--- START Text excerpt ---

Published June 7, 2018

2 min read

In her latest dance-theater piece, The Other Here, Molly Hickok ’82 plays the role of a Japanese man-servant. She smokes a pipe while lying on her back, waves a saw around, interacts with her character’s wife, and executes energetic Okinawan dance steps. She also listens to presentations taken from American insurance sales conferences.

That’s all in a night’s work for Hickok, a dancer who has spent most of her career with Big Dance Theater, a New York company known for combining dance, music, literary texts, and drama into experimental theater pieces. The Other Here, which had its final performance Sept. 29 in New York, began with a grant from the Japan Society to support Western artists exploring Japanese culture. Hickok describes the piece as a work with “disparate, counterintuitive elements.” It combines Okinawan pop music, traditional and modern Okinawan dance, two short stories by Japanese author Masuji Ibuse, and rah-rah presentations culled from sales meetings. “We wanted to add something very Western to the mix, and we found these speeches,” said Hickok, who thought the sales speeches were surprisingly earnest.

--- END Text excerpt ---

Short problem
Continue the article on Molly Hickok and The Other Here, starting right after its final sentence. The items after this article play no part in the work.

--- START Data excerpts ---

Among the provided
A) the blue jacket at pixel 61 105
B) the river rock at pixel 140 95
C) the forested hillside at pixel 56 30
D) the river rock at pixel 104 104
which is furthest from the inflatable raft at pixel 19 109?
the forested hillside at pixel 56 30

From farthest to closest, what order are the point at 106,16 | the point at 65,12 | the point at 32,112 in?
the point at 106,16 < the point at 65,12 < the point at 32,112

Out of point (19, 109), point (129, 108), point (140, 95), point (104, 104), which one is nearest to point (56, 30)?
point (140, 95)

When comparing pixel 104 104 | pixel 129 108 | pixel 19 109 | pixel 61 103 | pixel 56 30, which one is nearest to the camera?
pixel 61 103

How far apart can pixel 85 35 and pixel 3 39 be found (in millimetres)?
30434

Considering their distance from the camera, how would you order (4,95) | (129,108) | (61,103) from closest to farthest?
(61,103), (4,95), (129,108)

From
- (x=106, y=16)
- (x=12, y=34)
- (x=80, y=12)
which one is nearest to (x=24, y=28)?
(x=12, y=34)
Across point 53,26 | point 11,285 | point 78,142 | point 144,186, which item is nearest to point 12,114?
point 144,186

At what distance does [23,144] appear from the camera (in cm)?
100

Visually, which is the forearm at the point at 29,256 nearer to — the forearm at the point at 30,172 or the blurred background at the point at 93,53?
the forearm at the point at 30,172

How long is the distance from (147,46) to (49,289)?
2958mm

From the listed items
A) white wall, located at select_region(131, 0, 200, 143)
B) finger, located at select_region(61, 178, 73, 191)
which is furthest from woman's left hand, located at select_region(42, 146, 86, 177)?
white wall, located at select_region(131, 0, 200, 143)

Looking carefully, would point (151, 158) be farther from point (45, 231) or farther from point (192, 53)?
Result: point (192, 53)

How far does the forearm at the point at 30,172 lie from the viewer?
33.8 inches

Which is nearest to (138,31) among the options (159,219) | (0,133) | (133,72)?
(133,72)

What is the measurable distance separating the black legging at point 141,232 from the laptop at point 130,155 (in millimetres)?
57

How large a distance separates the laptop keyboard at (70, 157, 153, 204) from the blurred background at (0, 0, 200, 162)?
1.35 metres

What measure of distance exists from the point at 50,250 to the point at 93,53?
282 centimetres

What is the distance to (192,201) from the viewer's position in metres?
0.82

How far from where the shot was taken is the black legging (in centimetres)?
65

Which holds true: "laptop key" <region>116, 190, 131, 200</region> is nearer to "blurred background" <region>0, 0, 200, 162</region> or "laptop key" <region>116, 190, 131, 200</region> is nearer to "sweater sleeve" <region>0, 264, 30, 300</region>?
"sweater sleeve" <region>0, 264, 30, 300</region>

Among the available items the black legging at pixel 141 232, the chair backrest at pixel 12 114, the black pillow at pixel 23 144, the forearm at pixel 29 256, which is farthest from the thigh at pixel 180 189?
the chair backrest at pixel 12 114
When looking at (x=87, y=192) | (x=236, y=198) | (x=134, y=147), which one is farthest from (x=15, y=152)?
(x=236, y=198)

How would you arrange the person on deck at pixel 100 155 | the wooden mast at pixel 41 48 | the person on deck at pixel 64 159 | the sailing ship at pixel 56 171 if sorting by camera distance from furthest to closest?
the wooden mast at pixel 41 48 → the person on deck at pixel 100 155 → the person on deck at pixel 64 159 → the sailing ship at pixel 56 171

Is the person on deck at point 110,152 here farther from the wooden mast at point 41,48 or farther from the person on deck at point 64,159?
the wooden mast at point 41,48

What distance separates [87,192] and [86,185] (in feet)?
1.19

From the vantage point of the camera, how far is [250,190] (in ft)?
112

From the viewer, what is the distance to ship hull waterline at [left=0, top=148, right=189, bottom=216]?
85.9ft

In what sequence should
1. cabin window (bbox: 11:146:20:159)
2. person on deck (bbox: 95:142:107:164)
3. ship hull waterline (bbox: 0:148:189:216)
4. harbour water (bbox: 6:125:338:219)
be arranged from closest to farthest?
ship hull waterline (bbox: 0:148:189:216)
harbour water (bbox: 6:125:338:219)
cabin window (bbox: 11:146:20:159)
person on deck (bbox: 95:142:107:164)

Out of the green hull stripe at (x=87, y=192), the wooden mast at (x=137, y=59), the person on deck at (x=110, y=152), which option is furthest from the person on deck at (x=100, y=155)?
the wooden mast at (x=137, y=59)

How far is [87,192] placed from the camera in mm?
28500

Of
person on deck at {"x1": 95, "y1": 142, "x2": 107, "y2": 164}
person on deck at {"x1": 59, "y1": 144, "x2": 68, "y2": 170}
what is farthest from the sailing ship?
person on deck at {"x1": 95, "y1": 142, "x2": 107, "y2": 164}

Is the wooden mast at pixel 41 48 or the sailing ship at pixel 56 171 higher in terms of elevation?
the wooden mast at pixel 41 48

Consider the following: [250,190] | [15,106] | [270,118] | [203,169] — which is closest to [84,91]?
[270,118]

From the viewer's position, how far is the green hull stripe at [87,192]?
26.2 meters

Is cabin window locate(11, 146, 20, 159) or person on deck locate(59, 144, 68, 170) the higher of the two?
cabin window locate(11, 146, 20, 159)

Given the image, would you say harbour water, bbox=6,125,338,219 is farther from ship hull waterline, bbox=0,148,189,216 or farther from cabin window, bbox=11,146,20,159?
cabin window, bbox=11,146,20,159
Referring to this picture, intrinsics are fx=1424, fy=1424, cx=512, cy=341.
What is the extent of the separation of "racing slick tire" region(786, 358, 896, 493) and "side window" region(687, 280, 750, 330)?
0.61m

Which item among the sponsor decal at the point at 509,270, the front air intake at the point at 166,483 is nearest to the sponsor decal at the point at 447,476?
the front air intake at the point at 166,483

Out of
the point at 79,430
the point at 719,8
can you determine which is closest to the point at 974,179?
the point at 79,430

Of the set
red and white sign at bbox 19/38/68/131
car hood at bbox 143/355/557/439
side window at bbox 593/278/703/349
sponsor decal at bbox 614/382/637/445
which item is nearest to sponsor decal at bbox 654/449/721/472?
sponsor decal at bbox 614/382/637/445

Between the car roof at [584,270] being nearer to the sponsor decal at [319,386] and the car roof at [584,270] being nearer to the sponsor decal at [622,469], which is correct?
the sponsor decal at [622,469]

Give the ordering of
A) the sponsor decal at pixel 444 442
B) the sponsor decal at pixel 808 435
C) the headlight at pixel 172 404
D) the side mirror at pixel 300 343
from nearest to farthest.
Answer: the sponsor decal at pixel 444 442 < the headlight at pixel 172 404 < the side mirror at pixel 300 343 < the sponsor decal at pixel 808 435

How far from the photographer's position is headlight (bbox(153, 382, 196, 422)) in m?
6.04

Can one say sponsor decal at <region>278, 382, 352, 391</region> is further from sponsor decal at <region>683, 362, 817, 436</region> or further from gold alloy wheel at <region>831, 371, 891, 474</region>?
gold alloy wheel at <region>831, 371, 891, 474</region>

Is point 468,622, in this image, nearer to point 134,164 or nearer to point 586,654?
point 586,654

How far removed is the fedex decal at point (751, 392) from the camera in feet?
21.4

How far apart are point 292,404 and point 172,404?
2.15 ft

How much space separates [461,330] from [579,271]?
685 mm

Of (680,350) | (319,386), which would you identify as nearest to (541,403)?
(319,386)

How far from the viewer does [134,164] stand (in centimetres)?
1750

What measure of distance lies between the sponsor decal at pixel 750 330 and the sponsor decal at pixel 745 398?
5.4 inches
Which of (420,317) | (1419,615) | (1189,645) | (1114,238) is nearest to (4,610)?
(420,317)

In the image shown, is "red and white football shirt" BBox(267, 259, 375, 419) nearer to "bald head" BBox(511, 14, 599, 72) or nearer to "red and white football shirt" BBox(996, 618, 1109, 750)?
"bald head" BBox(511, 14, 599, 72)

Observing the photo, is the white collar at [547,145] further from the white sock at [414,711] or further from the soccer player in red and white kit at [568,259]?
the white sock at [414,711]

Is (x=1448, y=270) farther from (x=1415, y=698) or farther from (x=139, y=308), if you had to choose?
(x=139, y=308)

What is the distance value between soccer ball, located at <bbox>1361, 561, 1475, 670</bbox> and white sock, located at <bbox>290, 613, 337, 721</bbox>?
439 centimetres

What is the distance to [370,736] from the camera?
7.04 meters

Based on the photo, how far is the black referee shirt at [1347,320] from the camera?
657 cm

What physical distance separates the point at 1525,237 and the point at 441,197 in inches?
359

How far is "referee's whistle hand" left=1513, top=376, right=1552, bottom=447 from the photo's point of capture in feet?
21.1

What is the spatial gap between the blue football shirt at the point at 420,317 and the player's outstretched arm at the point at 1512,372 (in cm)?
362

--- END Data excerpts ---

Expected answer
Boston Globe critic called The Other Here “a rumination on the meaning of existence and the quest for purpose.”

Other Big Dance Theater pieces have been similarly idiosyncratic. Plan B, produced in 2004, took inspiration from the Nixon White House tapes and the life of 19th-century German “wild child” Kaspar Hauser, who was discovered on the streets of Nuremberg and suspected of being a member of a royal family. The troupe began as a dance company that added theater elements, and “now we make plays that look like dances,” says Hickok, whose dance experience includes folk, flamenco, Japanese, and Georgian.

That eclectic sourcing works well for Hickock, a self-described “cultural omnivore” from Minnesota who majored in comparative literature at Princeton and got a certificate in theater and dance. Soon after graduation, she moved to New York and joined Big Dance Theater. Hickok also holds down a highly flexible day job working for a firm that administers charities.

Besides dancing with the troupe, she gets involved in the costumes, choreography, and administration. “We look at a scene, a piece of clothing, and over time we knit them together. I’m the person who says, ‘Let’s try this,’” says Hickok.

She’s now involved in crafting the next piece, to premiere next year at a French arts festival in New York. The new work will be based on a New Wave film, possibly Chloe in the Afternoon. (New Wave films are iconoclastic French movies mostly made in the 1950s and 1960s.)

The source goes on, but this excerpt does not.